Gary Rinsem

Antique TV Sets
by Gary Rinsem
Dec 2020

According to the internet, the 1928 Baird television was the first ever commercially available TV. Those two circles on the front are the speaker and the screen. I'm sure there's far more to the story, but it's not important enough to me to research any more than I have. As a kid the bug man liked me because I asked questions about his bug spraying career. One month he brought me an old TV like the brown metal TV in the pictures. Mine was blue, a different model year. I've often remembered the bug man and his gift. Over the years I have searched the internet for it a few times, but found nothing without brand and model number. Today I found it by pure chance. YIPEE! I know I had it in my bedroom for about eight years, but only remember watching it two times, about five weeks apart. Those two memories are so special to me that the TV has stuck in my mind since 1975. The most special girl in the world lay in bed with me to eat popcorn and watch an old movie. It's one of my very important memories of us together. The other memory is from the night we met. I had been laying in bed watching that old TV and got frustrated with the difficulty of keeping it fine tuned. I lost interest in the TV show and went to the dance at school. That's where Tami and I met.
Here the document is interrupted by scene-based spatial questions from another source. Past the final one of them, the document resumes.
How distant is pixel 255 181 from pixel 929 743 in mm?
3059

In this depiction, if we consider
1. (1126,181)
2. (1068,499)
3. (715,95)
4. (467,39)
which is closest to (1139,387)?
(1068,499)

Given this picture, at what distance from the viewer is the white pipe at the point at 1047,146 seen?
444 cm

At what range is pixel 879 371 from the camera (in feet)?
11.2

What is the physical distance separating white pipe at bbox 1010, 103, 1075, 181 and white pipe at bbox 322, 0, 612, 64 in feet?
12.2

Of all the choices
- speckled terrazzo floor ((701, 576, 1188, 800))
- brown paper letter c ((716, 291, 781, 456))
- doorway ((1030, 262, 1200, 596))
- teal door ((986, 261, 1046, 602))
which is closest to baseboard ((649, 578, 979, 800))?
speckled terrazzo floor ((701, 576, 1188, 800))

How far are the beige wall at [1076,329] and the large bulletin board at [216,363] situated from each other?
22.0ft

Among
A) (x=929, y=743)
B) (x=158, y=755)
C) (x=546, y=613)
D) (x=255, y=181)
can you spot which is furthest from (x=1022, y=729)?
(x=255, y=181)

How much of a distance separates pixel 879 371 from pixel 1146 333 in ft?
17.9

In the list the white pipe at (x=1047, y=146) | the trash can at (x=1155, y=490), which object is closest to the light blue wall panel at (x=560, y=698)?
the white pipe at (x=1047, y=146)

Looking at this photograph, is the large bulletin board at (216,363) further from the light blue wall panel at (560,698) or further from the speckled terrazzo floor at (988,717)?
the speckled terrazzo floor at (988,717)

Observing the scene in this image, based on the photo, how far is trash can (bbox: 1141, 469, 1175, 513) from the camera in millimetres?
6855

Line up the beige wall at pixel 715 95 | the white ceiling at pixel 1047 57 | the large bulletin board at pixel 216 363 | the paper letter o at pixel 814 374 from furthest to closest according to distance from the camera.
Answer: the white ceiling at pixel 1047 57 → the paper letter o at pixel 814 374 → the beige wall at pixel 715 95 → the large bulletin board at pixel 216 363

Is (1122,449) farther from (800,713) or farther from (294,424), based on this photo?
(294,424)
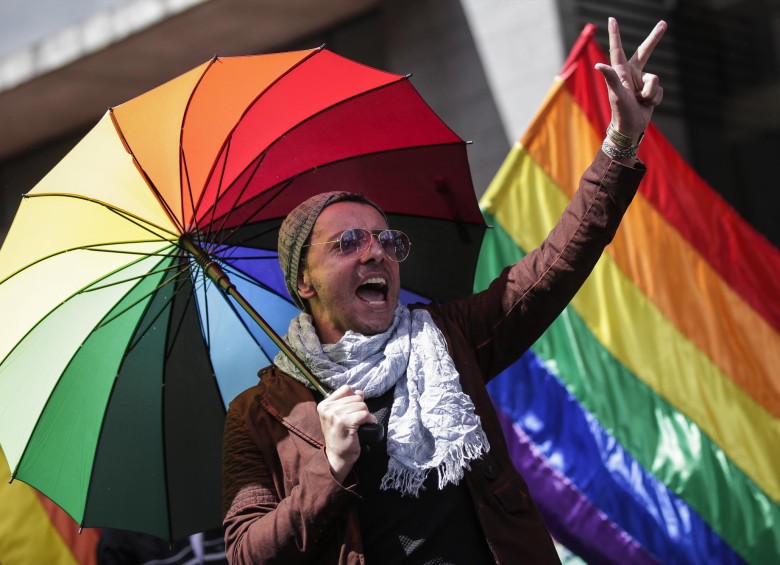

Not that it's important, nothing here is, but the TV was a 1956 GENERAL ELECTRIC 14T009. The 14 is for 14 inch screen. I found a TV nut web page where he claimed it's really only a 12" screen. GE was doing creative measuring. Below are six pics of a 1939 RCA Television. It's just one of a great many I found in a quick search for antique televisions. The difference between 1928 and 1939 is far greater than you'd expect by looking at the pictures. The Baird is not really Television while the RCA is. The Baird used a completely different technology. We still used the same broadcast technology as the RCA until the recent digital conversion.